How the Magistrates' Association can contend that the inclusion of the then Clause 42 would have added to their work is beyond me. Indeed, if one looks at the table of offences and at the number of offences for speeding one sees that there are, I think it is, 348,000 alone that might have been dealt with by a fixed penalty and which therefore might never have gone to court, so the magistrates would have been relieved of that burden. Having said that, the Secretary of State has powers under Clause 29 to review, and whether my noble friend Lord Avon describes the present time as being premature for the fining of the law, I suggest that he and his colleagues keep very much before them the opportunity of fining the law particularly in that respect.

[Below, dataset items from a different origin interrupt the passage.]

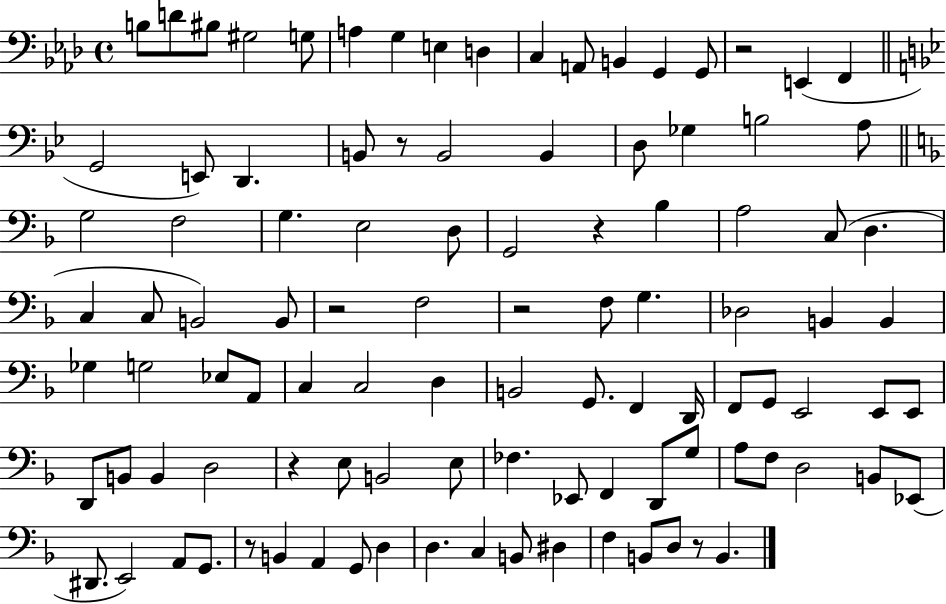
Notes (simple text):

B3/e D4/e BIS3/e G#3/h G3/e A3/q G3/q E3/q D3/q C3/q A2/e B2/q G2/q G2/e R/h E2/q F2/q G2/h E2/e D2/q. B2/e R/e B2/h B2/q D3/e Gb3/q B3/h A3/e G3/h F3/h G3/q. E3/h D3/e G2/h R/q Bb3/q A3/h C3/e D3/q. C3/q C3/e B2/h B2/e R/h F3/h R/h F3/e G3/q. Db3/h B2/q B2/q Gb3/q G3/h Eb3/e A2/e C3/q C3/h D3/q B2/h G2/e. F2/q D2/s F2/e G2/e E2/h E2/e E2/e D2/e B2/e B2/q D3/h R/q E3/e B2/h E3/e FES3/q. Eb2/e F2/q D2/e G3/e A3/e F3/e D3/h B2/e Eb2/e D#2/e. E2/h A2/e G2/e. R/e B2/q A2/q G2/e D3/q D3/q. C3/q B2/e D#3/q F3/q B2/e D3/e R/e B2/q.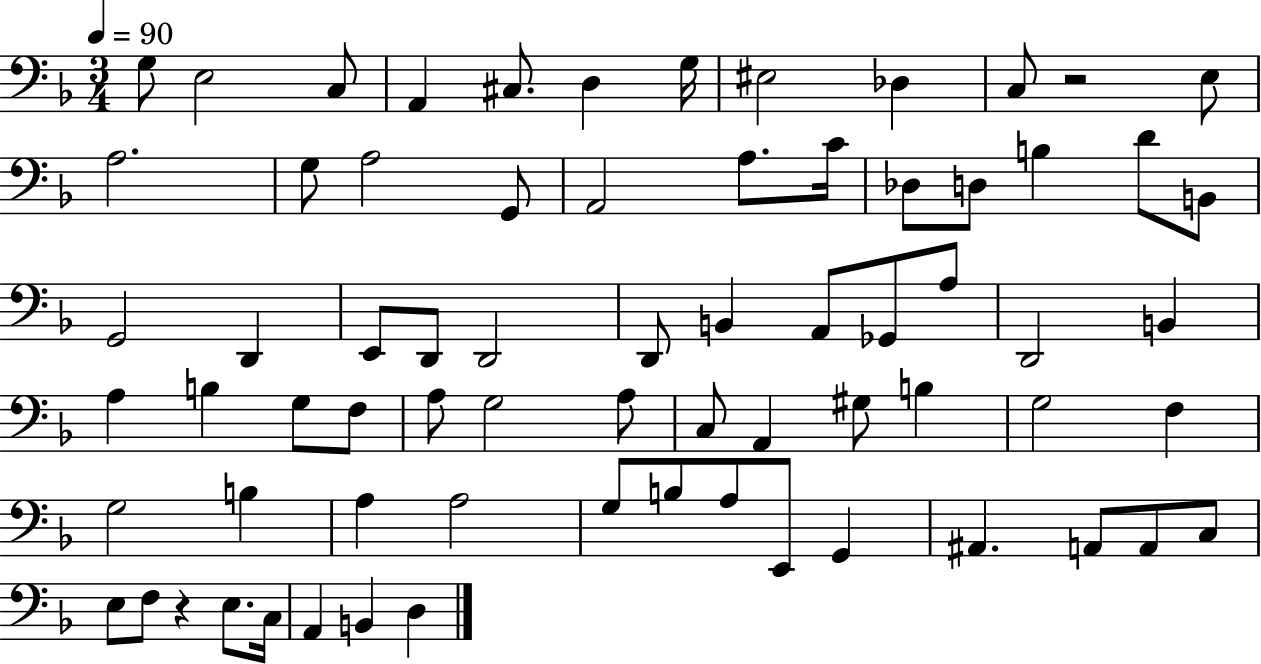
G3/e E3/h C3/e A2/q C#3/e. D3/q G3/s EIS3/h Db3/q C3/e R/h E3/e A3/h. G3/e A3/h G2/e A2/h A3/e. C4/s Db3/e D3/e B3/q D4/e B2/e G2/h D2/q E2/e D2/e D2/h D2/e B2/q A2/e Gb2/e A3/e D2/h B2/q A3/q B3/q G3/e F3/e A3/e G3/h A3/e C3/e A2/q G#3/e B3/q G3/h F3/q G3/h B3/q A3/q A3/h G3/e B3/e A3/e E2/e G2/q A#2/q. A2/e A2/e C3/e E3/e F3/e R/q E3/e. C3/s A2/q B2/q D3/q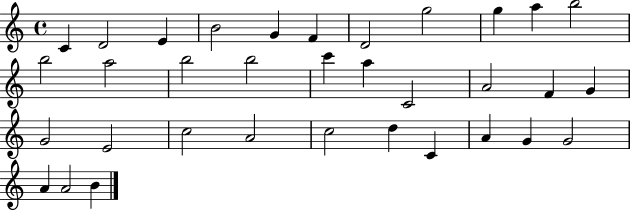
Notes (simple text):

C4/q D4/h E4/q B4/h G4/q F4/q D4/h G5/h G5/q A5/q B5/h B5/h A5/h B5/h B5/h C6/q A5/q C4/h A4/h F4/q G4/q G4/h E4/h C5/h A4/h C5/h D5/q C4/q A4/q G4/q G4/h A4/q A4/h B4/q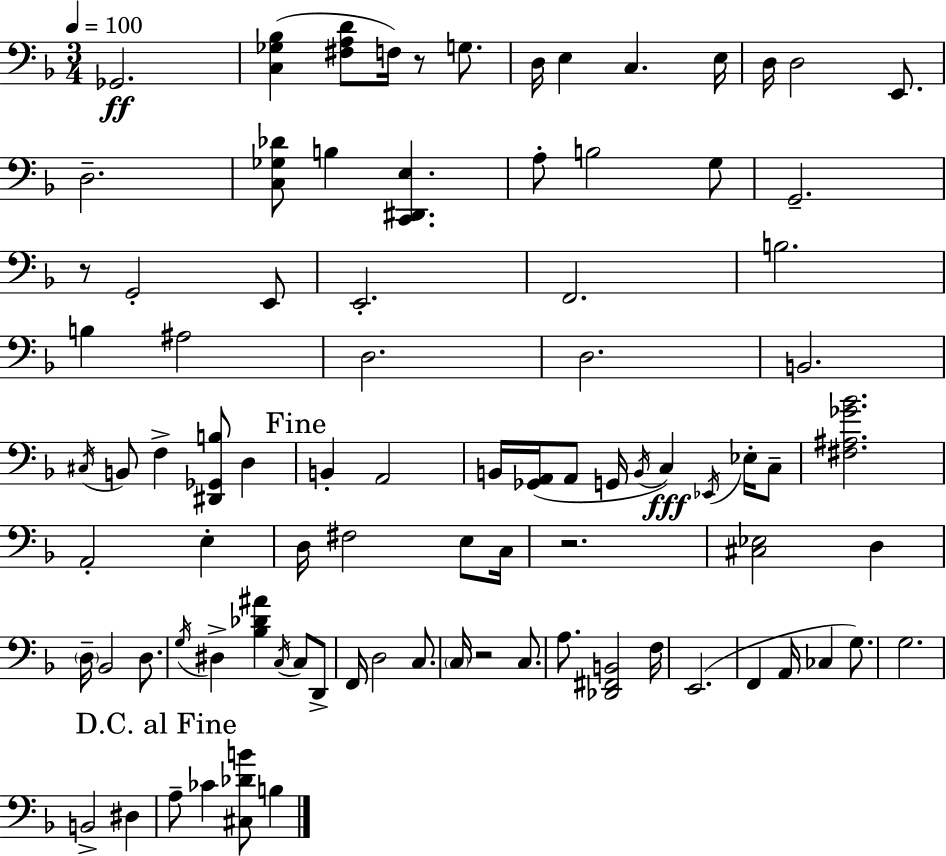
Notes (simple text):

Gb2/h. [C3,Gb3,Bb3]/q [F#3,A3,D4]/e F3/s R/e G3/e. D3/s E3/q C3/q. E3/s D3/s D3/h E2/e. D3/h. [C3,Gb3,Db4]/e B3/q [C2,D#2,E3]/q. A3/e B3/h G3/e G2/h. R/e G2/h E2/e E2/h. F2/h. B3/h. B3/q A#3/h D3/h. D3/h. B2/h. C#3/s B2/e F3/q [D#2,Gb2,B3]/e D3/q B2/q A2/h B2/s [Gb2,A2]/s A2/e G2/s B2/s C3/q Eb2/s Eb3/s C3/e [F#3,A#3,Gb4,Bb4]/h. A2/h E3/q D3/s F#3/h E3/e C3/s R/h. [C#3,Eb3]/h D3/q D3/s Bb2/h D3/e. G3/s D#3/q [Bb3,Db4,A#4]/q C3/s C3/e D2/e F2/s D3/h C3/e. C3/s R/h C3/e. A3/e. [Db2,F#2,B2]/h F3/s E2/h. F2/q A2/s CES3/q G3/e. G3/h. B2/h D#3/q A3/e CES4/q [C#3,Db4,B4]/e B3/q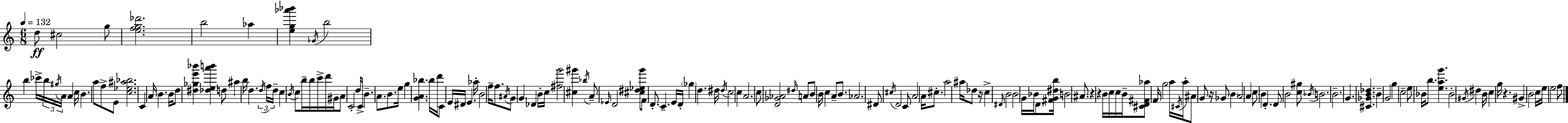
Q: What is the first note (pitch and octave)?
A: D5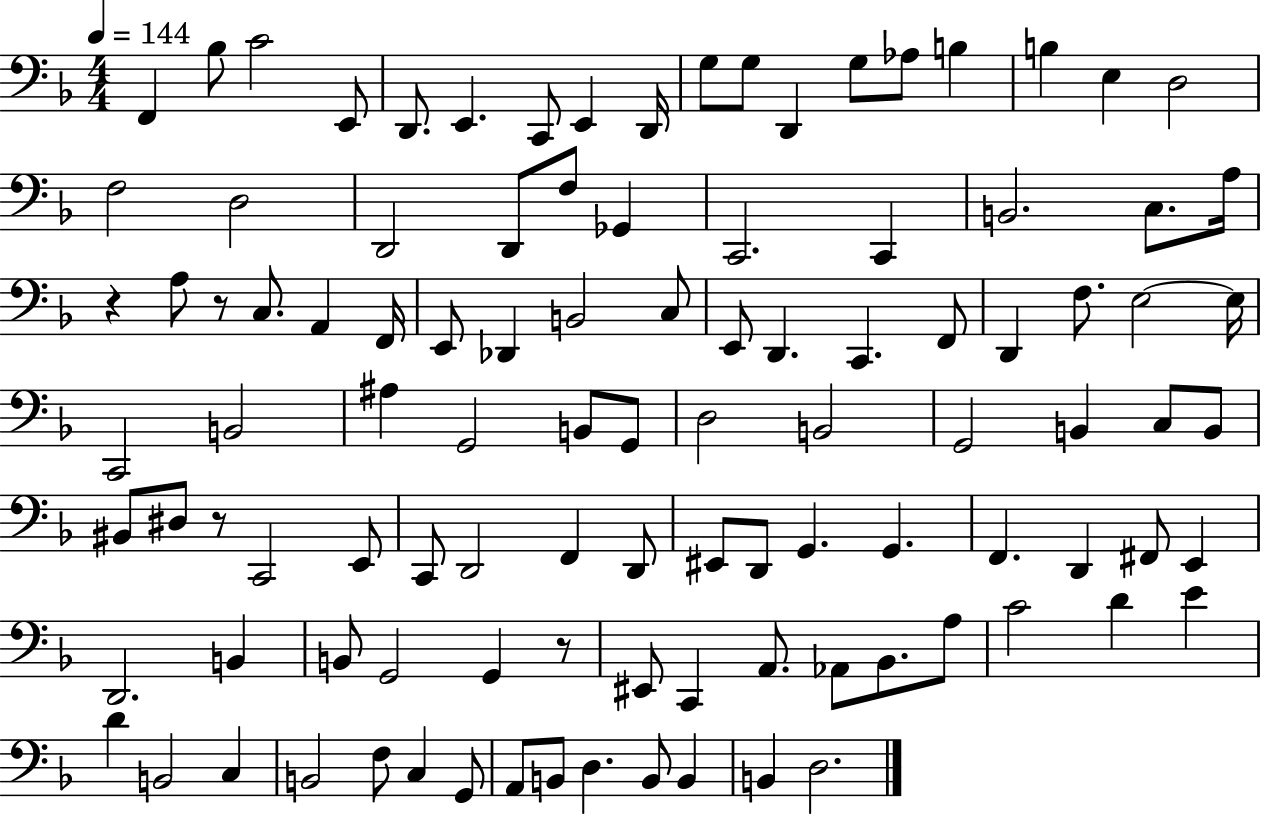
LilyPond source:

{
  \clef bass
  \numericTimeSignature
  \time 4/4
  \key f \major
  \tempo 4 = 144
  f,4 bes8 c'2 e,8 | d,8. e,4. c,8 e,4 d,16 | g8 g8 d,4 g8 aes8 b4 | b4 e4 d2 | \break f2 d2 | d,2 d,8 f8 ges,4 | c,2. c,4 | b,2. c8. a16 | \break r4 a8 r8 c8. a,4 f,16 | e,8 des,4 b,2 c8 | e,8 d,4. c,4. f,8 | d,4 f8. e2~~ e16 | \break c,2 b,2 | ais4 g,2 b,8 g,8 | d2 b,2 | g,2 b,4 c8 b,8 | \break bis,8 dis8 r8 c,2 e,8 | c,8 d,2 f,4 d,8 | eis,8 d,8 g,4. g,4. | f,4. d,4 fis,8 e,4 | \break d,2. b,4 | b,8 g,2 g,4 r8 | eis,8 c,4 a,8. aes,8 bes,8. a8 | c'2 d'4 e'4 | \break d'4 b,2 c4 | b,2 f8 c4 g,8 | a,8 b,8 d4. b,8 b,4 | b,4 d2. | \break \bar "|."
}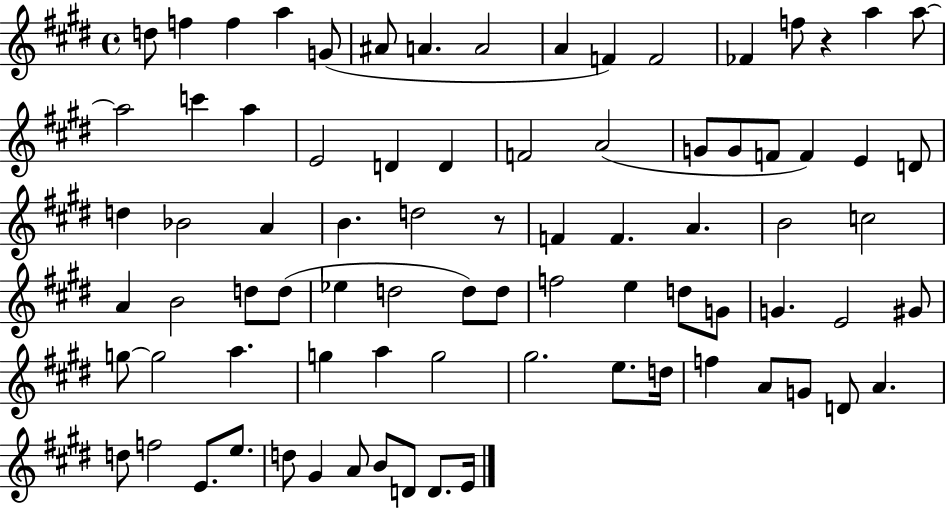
D5/e F5/q F5/q A5/q G4/e A#4/e A4/q. A4/h A4/q F4/q F4/h FES4/q F5/e R/q A5/q A5/e A5/h C6/q A5/q E4/h D4/q D4/q F4/h A4/h G4/e G4/e F4/e F4/q E4/q D4/e D5/q Bb4/h A4/q B4/q. D5/h R/e F4/q F4/q. A4/q. B4/h C5/h A4/q B4/h D5/e D5/e Eb5/q D5/h D5/e D5/e F5/h E5/q D5/e G4/e G4/q. E4/h G#4/e G5/e G5/h A5/q. G5/q A5/q G5/h G#5/h. E5/e. D5/s F5/q A4/e G4/e D4/e A4/q. D5/e F5/h E4/e. E5/e. D5/e G#4/q A4/e B4/e D4/e D4/e. E4/s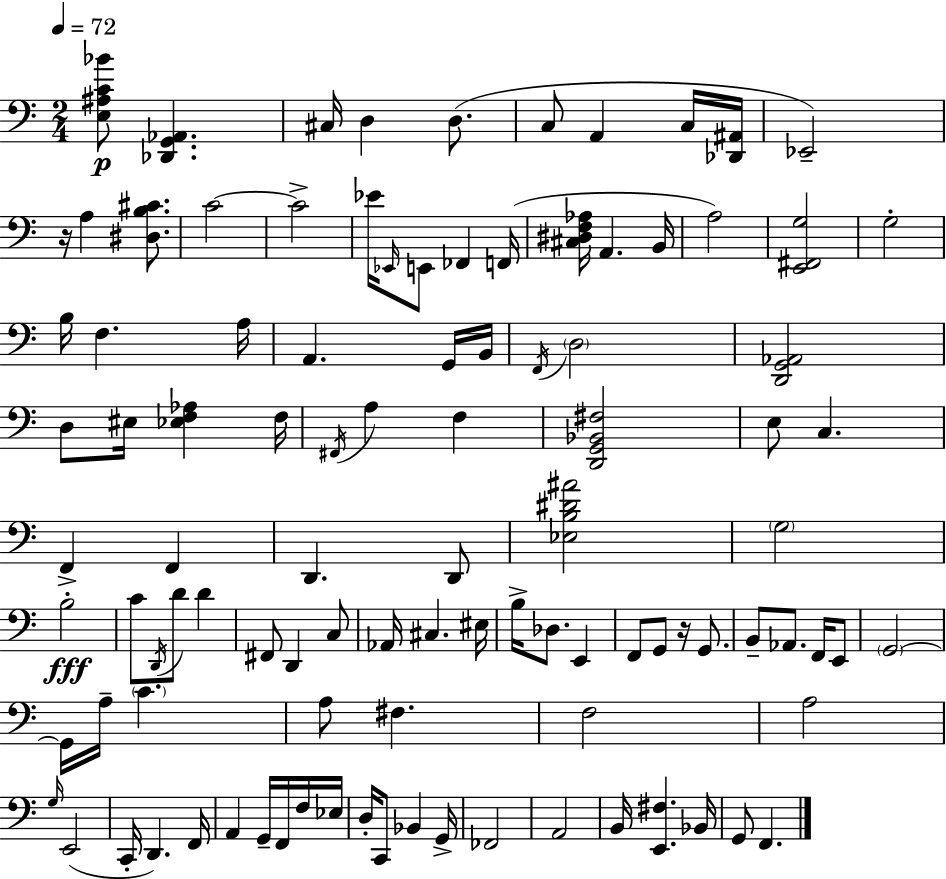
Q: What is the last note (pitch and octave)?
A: F2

I thought there was to be no Transport Bill next year. I recall coming back in 1981 from a summer holiday to deal with the most contentious of subjects, such as road humps. This year it has been clamping devices. I thought that next year we were to have a sabbatical. I shall look forward to hearing from my noble friend just what is proposed for next year. I hope that we shall get it a little earlier in the Session, so that we do not have the enormous rush and the great burden that we have had this summer, and the unhappy business of having a Summer Recess and then having to pick up the threads of the very important parts of this Bill right at the end of the Session, which has not made the work of your Lordships' House or, indeed, of my noble friends any easier.

On Question, Bill passed, and returned to the Commons.